-- YOUR OBJECTIVE --
Could you continue the interview about casting the film, picking up right after its last line?
--- QUOTED PASSAGE Enclosed Below ---
Yeah. It was sort of the adults and the kids. With the adults we just sort of had our wish list and we wrote the parts for Richard Jenkins and Bradley Whitford. I actually said in a meeting, 'If Bradley doesn't do this movie I don't want to do this movie,' because I didn't know who else we could cast and I didn't have a backup plan. Luckily, they both said yes. We sent the script to Richard the week that he got nominated for an Oscar for 'The Visitor,' and we were like, 'I'm not sure if these two things go together...' But God bless him, we sent it to him and the next day he said yes. He just got it. He just understood what we were trying to do and it really energized the whole project with both of them. With the kids, we just really had to roll up our sleeves and see every actor in town. I saw hundreds of actors for all of these parts. I mean, Fran [Kranz] we knew from 'Dollhouse.' That was the only one that we sort of had an idea on, but we still saw lots of actors for that just to be sure to find the right fit because casting is so much alchemy. We sort of knew Fran. Fran we signed very early on, but everyone else came in on auditions and in some of the cases we were still casting up until the day before shooting. It was hard to find these actors.
Chris Hemsworth's career has really taken off since you've made this. What were your impressions of him when you made this film and could you see a big movie star in the making?
Absolutely. Like, we knew. We could feel it. I could feel it as it was happening, like, 'Oh, this guy is going to go into the stratosphere,' and I was just thankful that we got him before that happened because it felt inevitable, like you could just tell. He's got that thing.
--- End of Enclosed QUOTED PASSAGE ---
--- DATASET ENTRIES Enclosed Below ---
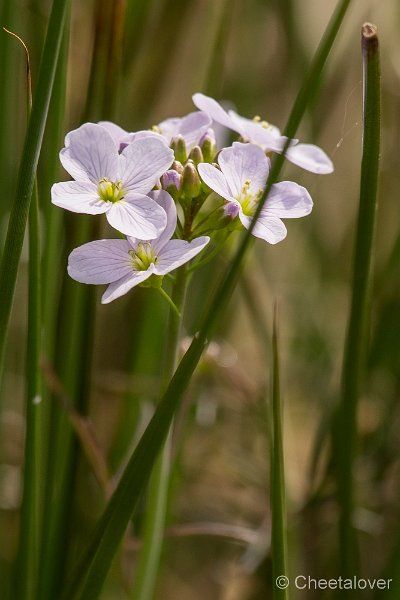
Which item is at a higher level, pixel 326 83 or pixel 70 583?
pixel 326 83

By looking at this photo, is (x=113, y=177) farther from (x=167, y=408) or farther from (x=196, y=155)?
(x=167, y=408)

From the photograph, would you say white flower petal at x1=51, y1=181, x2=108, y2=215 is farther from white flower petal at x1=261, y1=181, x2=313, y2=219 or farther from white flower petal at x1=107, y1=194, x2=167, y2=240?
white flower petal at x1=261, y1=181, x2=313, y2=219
--- End of Enclosed DATASET ENTRIES ---
--- DATASET ENTRIES Enclosed Below ---
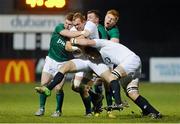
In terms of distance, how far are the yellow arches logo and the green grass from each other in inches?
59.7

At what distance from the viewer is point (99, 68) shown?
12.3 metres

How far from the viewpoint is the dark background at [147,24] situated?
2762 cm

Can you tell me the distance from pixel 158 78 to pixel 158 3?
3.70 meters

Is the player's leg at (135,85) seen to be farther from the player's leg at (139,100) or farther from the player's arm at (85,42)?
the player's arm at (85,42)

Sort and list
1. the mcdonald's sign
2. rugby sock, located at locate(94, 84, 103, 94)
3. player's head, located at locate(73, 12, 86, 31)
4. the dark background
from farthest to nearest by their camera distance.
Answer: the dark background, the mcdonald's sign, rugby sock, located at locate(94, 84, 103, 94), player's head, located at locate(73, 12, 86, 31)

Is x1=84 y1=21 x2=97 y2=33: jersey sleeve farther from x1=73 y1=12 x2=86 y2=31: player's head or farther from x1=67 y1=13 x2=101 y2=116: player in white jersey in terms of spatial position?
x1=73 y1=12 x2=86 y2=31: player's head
--- End of Enclosed DATASET ENTRIES ---
--- DATASET ENTRIES Enclosed Below ---
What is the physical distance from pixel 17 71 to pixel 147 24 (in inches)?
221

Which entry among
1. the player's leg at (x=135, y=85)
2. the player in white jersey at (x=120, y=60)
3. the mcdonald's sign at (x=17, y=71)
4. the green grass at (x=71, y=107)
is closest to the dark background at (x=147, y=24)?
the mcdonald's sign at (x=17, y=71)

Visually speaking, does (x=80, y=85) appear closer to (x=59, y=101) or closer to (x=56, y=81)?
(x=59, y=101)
--- End of Enclosed DATASET ENTRIES ---
-- TASK OUTPUT --
This story is very much in line with the mythic but intimate sensibility of the Whedonverse, and its theme of an original evil.
I think there's something that I've always loved: the mythological with the personal, if that makes sense. That's what Joss does better than anyone, where you understand that a girl is a vampire slayer, but she's a girl first. And yet she's dealing with these bigger themes and these bigger issues. I think that's something that I just respond to. I think it comes down to the mythology and storytelling and when you're dealing with these things, the dark and the light, it all comes down to the dark and the light however we choose to phrase those for whatever project. I think that might be why we keep coming back to it.
Both you and Joss prefer to work with actual creatures rather than CGI. How much input did you have into the design of the particular creatures you had, and how much of them were made versus CGI?
The rule was if you can do it practically we'd do it practical. I just like real instead of CG. So, that was always the rule and we saved visual FX simply for things that we couldn't do, which is just sort of an aesthetic choice, but that's one of the fun parts of being a director, that I get to do all of that. I get to pick my artists and work with them and oversee what I thought was the best toy box that a kid could ask for.
There may never have been more movie blood in a film than in 'Cabin in the Woods.' How many gallons of blood did you use in this film?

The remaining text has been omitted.